Fibers derived from 5(6)-amino-2-(p-aminophenyl)benzimidazole (DAPBI), para-phenylenediamine (PPD) and terephthaloyl dichloride (TC1 or T, also commonly referred to as terephthaloyl chloride) are known in the art. Such copolymers are the basis for a high strength fibers manufactured in Russia, for example, under the trade names Armos® and Rusar®. See, Russian Patent Application No. 2,045,586.
One issue in using DAPBI is that it has very poor solubility in a NMP/CaCl2 solvent system. In order to prepare DAPBI/paraphenylene diamine (PPD) copolymers from copolymer solutions having higher concentrations of polymer in the solvent system (i.e., above 4% weight percent polymer in the solvent system), DAPBI is typically first fully dissolved in the solvent system by heating the combination to a temperature of about 70° C. or higher followed by addition of PPD. PPD dissolves readily in the solvent. The mixture of diamines in solution, however, then has to be cooled to lower temperature (i.e. ˜5° C.) before starting polymerization with TCl. DAPBI precipitates back out during this cooling process and polymerization becomes “heterogeneous”, with the PPD remaining in solution and the DAPBI in solid state. It is believed the PPD in such a solution preferentially reacts with the TCl upon its addition versus the DAPBI in its un-dissolved state, creating highly heterogeneous block polymers, with blocks of predominantly PPD and then blocks of predominantly DAPBI.

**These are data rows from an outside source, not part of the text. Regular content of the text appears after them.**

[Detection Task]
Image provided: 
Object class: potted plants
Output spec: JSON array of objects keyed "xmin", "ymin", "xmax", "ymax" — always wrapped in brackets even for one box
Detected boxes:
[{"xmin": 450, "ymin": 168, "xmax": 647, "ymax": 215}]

Another issue in using DAPBI is the two amines on DAPBI are very different in reactivity and positional factors. The amine shown to the right in the below structure (the azole amine) is an order of magnitude more reactive than the amine to the left in the structure (the benzyl amine).
As a result, DAPBI/PPD copolymers prepared by a conventional polymerization process in a NMP/CaCl2 solvent system tend to have no control over the position of the monomer components. It is believed a factor in creating higher strength fibers from DAPBI/PPD copolymer is the arrangement of the comonomers along the polymer chain. In particular, controlling the distribution of PPD and DAPBI comonomers is believed to help prevent the formation of crystal solvates in sulfuric acid solution and help the alignment of polymer chains during the heat treatment of fibers made from the copolymer, resulting in fibers with better mechanical properties.